Chin firming, she took Larkin back while Magnus untied his knapsack and put her bundle inside. When he looked over at her in thanks, his blue eyes glistened like the sea about Kerrera on a clear day. Her forced composure shattered anew. Tears wet her face, the ache in her throat building toward a cry. Sob she would not. She’d not leave him with anything less than a gladsome goodbye, be it a tad tearstained. He deserved a better parting.
“Slàinte, Magnus.” She lay a hand on his sleeve, her other arm full of Larkin.
He put his arms around them both. His Gaelic came soft. “Is thu mannsachd.”
Thou art my most beloved.
He set Larkin down so that his arms were for her alone. She closed her eyes. She’d come home. All her years-long yearnings were quelled in that instant.
She stayed standing while her senses were reeling, immersed in sandalwood and clean linen and the marvel of his mouth meeting hers. Their first kiss. Kisses. Till she was breathless and astir and all thought of anything but the two of them had taken wing.

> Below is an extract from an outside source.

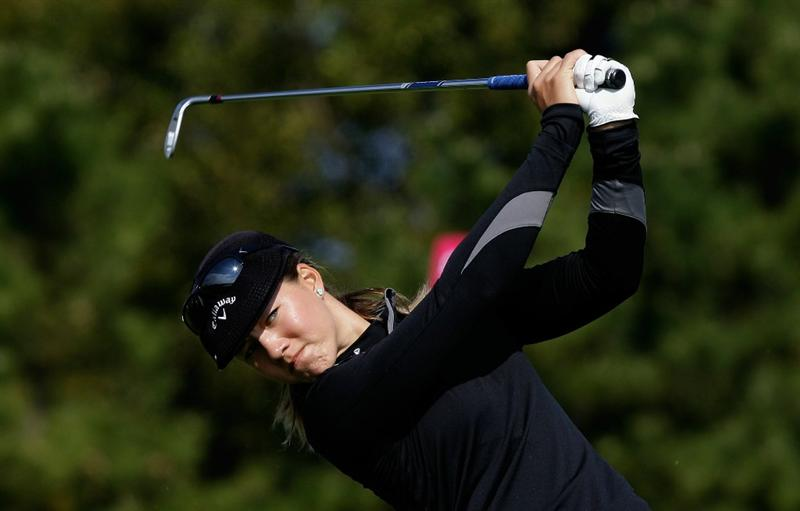 INCHEON, SOUTH KOREA - OCTOBER 31:  Vicky Hurst of United States hits a tee shot on the 3rd hole during the 2010 LPGA Hana Bank Championship at Sky 72 Golf Club on October 31, 2010 in Incheon, South Korea.  (Photo by Chung Sung-Jun/Getty Images)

And then he was gone, her last look at him a tear-washed blur.
That evening, she found the locket. The MacLeish heirloom. It lay on the stillroom table, previously unseen, busy as she’d been with the bees. It was heart-shaped. Transparent. Yellow-gold and crowned with tiny diamonds. His mother had worn it and then his sister.
She picked it up gently, having only viewed it at arm’s length before. Inside was a lock of dark hair. Magnus’s own? She melted like candle wax.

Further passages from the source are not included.